Alicia R Jones, Alan McNeil, Christopher Yates, Bala Krishnamurthy and Peter S Hamblin

Summary

A variety of neoplastic, inflammatory and congenital conditions can cause pituitary stalk thickening. Differentiating between these causes is important as targeted treatment may be offered. Diagnostic work-up consists of a thorough history, examination, biochemical analysis and imaging. We present the case of a 33-year-old male who presented with diabetes insipidus and had pituitary stalk thickening on magnetic resonance imaging. Further investigations revealed an elevated CSF βhCG, which raised the possibility of an intracranial germ cell tumor. However, when repeated on four different assays, the βhCG levels were discordant. On serial imaging, the pituitary stalk thickening reduced slightly, which would be unexpected for a germ cell tumor. This case raises the difficulties interpreting CSF βhCG, as not all immunoassays for βhCG have been validated for use in CSF. The Roche Diagnostics Elecsys and Siemens Centaur assays have been validated for CSF βhCG, and so we advocate using one of these methods. If unavailable or serum/CSF results are ambiguous, serial MRI is appropriate, with pituitary stalk biopsy considered if the stalk measures >6.5 mm or other imaging abnormalities are present.

Learning points:

  • Most adult patients with central diabetes insipidus have imaging abnormalities on a pituitary MRI. The most common abnormalities are loss of the posterior pituitary bright spot and pituitary stalk thickening, both of which are non-specific.

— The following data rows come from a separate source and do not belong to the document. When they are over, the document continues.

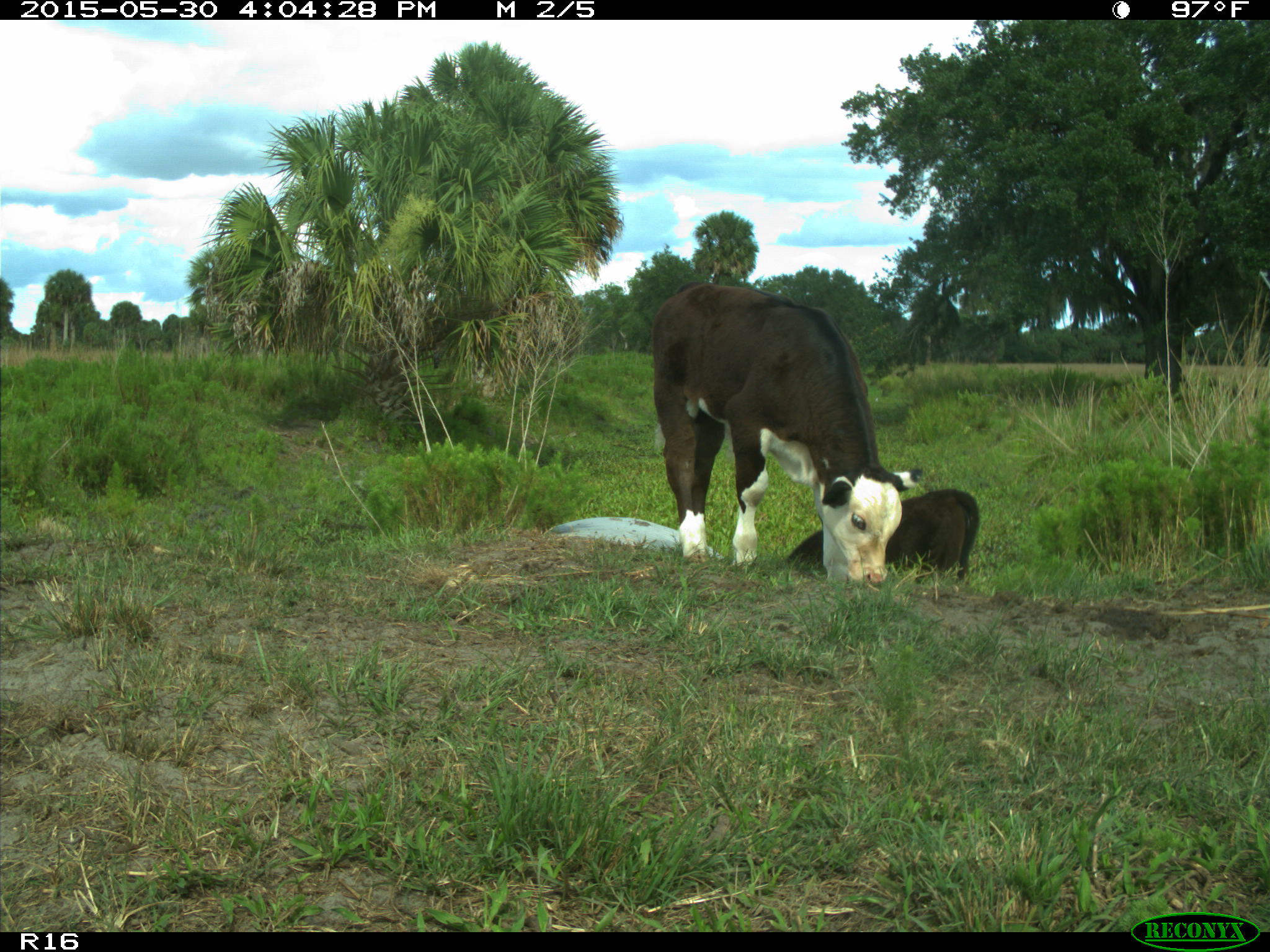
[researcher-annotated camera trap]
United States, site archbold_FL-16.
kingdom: Animalia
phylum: Chordata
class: Mammalia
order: Artiodactyla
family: Bovidae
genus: Bos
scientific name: Bos taurus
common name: domestic cow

  • Causes of pituitary stalk thickening include neoplastic, inflammatory, infective and congenital lesions.

  • Investigation of pituitary stalk thickening should encompass the many possible causes and include biochemical analyses as well as imaging of the chest, abdomen and pelvis. Further investigations should be guided by the clinical context, but may include testicular ultrasound, CSF analysis and pituitary stalk biopsy.

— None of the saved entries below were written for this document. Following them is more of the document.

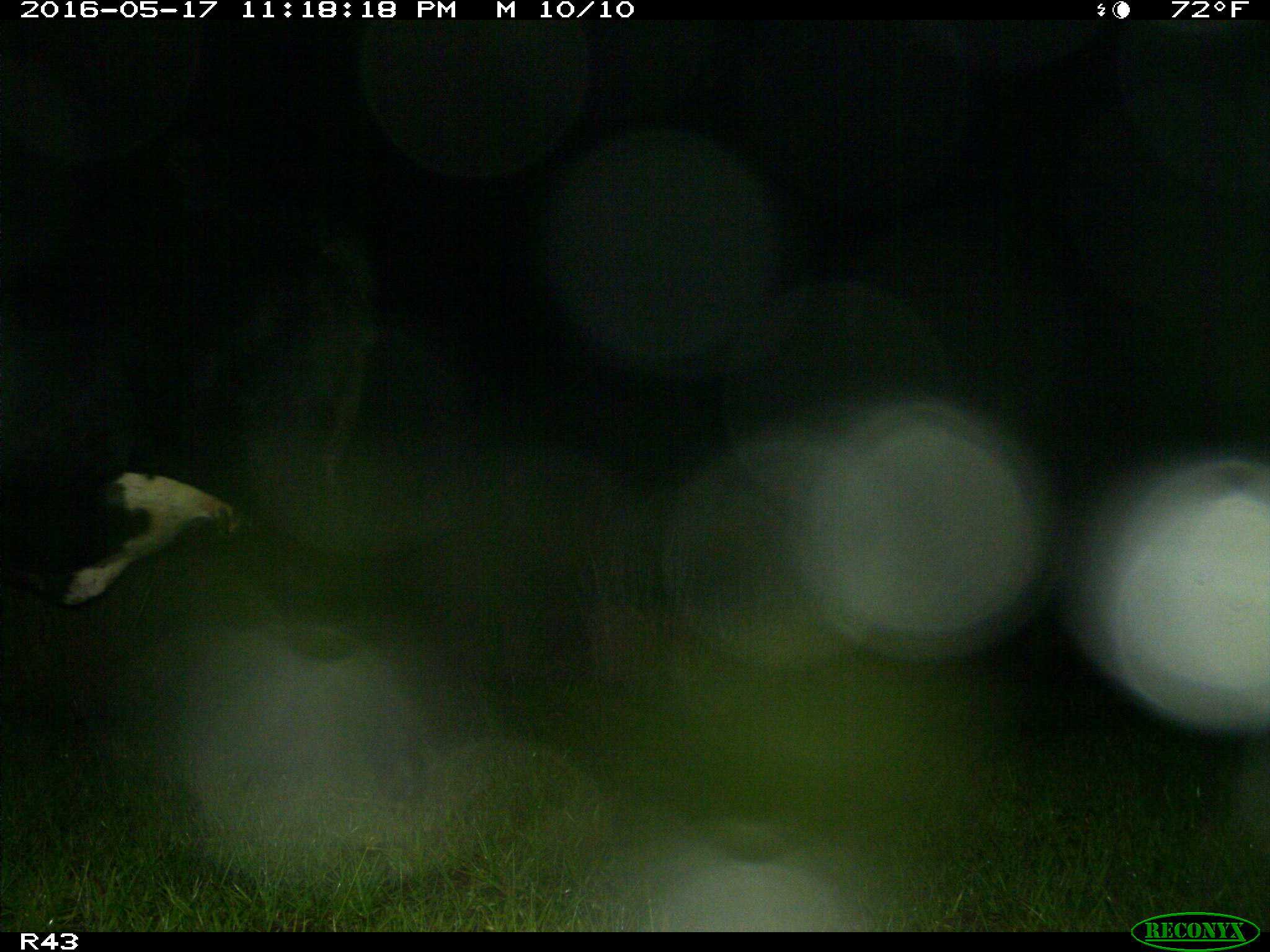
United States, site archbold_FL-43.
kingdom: Animalia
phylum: Chordata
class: Mammalia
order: Artiodactyla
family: Bovidae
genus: Bos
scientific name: Bos taurus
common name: domestic cow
Bos taurus (domestic cow).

  • Germ cell tumors involving the pituitary stalk may be suspected on clinical grounds, but in the absence of a tissue diagnosis (biopsy) confirmation may be difficult and relies on biochemical assessment of blood and possibly CSF as well as serial MRI imaging.

  • CSF βhCG levels should be analyzed on an instrument validated for use in CSF or on multiple instruments, and the pitfalls of testing this marker (false negative in some germ cell tumors, false positives in other conditions, lack of internationally agreed reference ranges for diagnosing germ cell tumors) should be considered when interpreting the results.